> [OBJECTIVE]:
From the Otto Molden biography, extract the passage between "Prof. Otto Molden" and "general Petar Preradović.", inclusive, copying it word for word.

> [TEXT EXTRACT]:

"""

= Otto Molden =

Austrian publicist, federalist and author

Prof. Otto Molden (13 March 1918 – 15 June 2002) was an Austrian publicist, federalist and author of various books about European identity and history. He founded the European Forum Alpbach in 1945.

==Early life==

Otto Molden was born in Vienna shortly before the end of World War I to Dr. Ernst Molden and Paula von Preradović, a poet and composer of Austria's national anthem. His father was a diplomat, writer, opponent to the Nazi regime and later on founder of the leading Austrian daily newspaper Die Presse. He is a great-grandson of Croatian poet, writer and military general Petar Preradović.

He deserted from the Wehrmacht in 1944 and was one of the founders of the Austrian Nazi resistance movement 05 before fleeing to Switzerland. After World War II, he studied history at the University of Vienna and wrote his PhD on the Austrian resistance movement during the German occupation.

==European Forum Alpbach==
In 1945, together with Simon Moser, Otto Molden founded the European Forum Alpbach as an interdisciplinary forum where ideas for a peacefully united Europe were to be promoted and discussed. From 1945 to 1960 and from 1970 to 1992, Molden was president of the European Forum Alpbach. Nowadays, more than 3000 people from all over the world take part in the European Forum Alpbach per year.

"""

Questions about pictured scenes:
"""

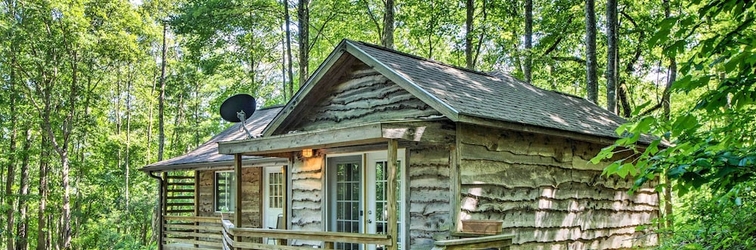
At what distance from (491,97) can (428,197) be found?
1.93 meters

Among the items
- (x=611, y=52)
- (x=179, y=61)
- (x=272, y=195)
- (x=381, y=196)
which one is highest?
(x=179, y=61)

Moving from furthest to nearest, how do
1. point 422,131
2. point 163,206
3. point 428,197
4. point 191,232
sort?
point 163,206
point 191,232
point 428,197
point 422,131

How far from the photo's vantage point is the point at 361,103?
346 inches

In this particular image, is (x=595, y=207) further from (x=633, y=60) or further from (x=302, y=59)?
(x=302, y=59)

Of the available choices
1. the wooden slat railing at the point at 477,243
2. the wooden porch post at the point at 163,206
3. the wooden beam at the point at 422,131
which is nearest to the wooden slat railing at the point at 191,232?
the wooden porch post at the point at 163,206

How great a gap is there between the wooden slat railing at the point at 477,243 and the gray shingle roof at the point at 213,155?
6.95 metres

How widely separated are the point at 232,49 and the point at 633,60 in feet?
45.4

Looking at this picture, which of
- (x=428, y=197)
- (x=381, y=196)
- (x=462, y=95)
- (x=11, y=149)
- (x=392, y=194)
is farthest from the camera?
(x=11, y=149)

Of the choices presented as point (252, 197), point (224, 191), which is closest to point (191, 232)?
point (224, 191)

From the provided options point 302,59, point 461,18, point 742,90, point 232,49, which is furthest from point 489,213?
point 232,49

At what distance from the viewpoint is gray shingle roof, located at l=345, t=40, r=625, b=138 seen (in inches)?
299

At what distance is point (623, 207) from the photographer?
10.2 meters

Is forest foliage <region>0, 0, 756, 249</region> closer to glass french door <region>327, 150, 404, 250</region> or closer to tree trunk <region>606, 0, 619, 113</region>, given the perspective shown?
tree trunk <region>606, 0, 619, 113</region>

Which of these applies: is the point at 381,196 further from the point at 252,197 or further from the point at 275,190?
the point at 252,197
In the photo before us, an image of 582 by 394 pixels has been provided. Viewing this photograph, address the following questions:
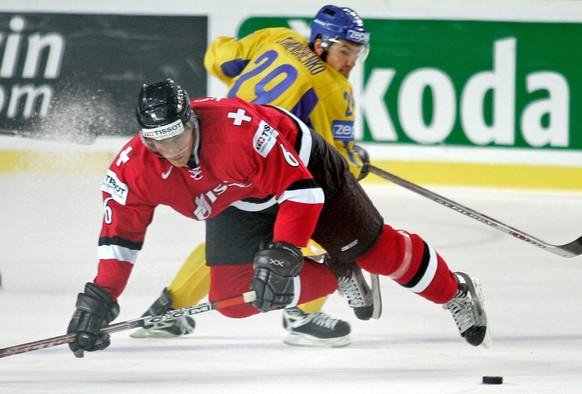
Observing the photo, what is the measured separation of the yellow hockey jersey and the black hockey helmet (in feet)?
3.19

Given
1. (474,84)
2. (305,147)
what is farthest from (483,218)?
(474,84)

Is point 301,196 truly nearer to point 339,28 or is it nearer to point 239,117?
point 239,117

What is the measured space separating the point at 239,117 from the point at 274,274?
455 millimetres

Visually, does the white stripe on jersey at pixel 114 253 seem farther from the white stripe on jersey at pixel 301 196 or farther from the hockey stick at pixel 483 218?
the hockey stick at pixel 483 218

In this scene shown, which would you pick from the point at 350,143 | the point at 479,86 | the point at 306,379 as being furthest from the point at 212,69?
the point at 479,86

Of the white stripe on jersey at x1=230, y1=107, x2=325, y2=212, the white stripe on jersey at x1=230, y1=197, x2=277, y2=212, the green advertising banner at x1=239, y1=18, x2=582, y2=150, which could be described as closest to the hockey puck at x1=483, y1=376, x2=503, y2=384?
the white stripe on jersey at x1=230, y1=107, x2=325, y2=212

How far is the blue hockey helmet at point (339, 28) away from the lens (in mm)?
4664

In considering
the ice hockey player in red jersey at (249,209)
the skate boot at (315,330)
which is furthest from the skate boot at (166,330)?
the ice hockey player in red jersey at (249,209)

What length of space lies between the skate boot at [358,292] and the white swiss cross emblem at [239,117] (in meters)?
0.78

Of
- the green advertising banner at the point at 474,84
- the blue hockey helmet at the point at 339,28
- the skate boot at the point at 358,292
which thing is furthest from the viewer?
the green advertising banner at the point at 474,84

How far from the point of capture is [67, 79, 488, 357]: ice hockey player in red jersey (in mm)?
3629

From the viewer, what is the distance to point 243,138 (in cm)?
364

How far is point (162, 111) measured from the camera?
353 cm

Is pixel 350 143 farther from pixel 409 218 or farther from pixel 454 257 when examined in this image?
pixel 409 218
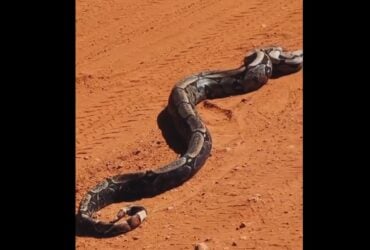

"""

> [EXERCISE OUTPUT]:
Prof. Otto Molden (13 March 1918 – 15 June 2002) was an Austrian publicist, federalist and author of various books about European identity and history. He founded the European Forum Alpbach in 1945.

==Early life==

Otto Molden was born in Vienna shortly before the end of World War I to Dr. Ernst Molden and Paula von Preradović, a poet and composer of Austria's national anthem. His father was a diplomat, writer, opponent to the Nazi regime and later on founder of the leading Austrian daily newspaper Die Presse. He is a great-grandson of Croatian poet, writer and military general Petar Preradović.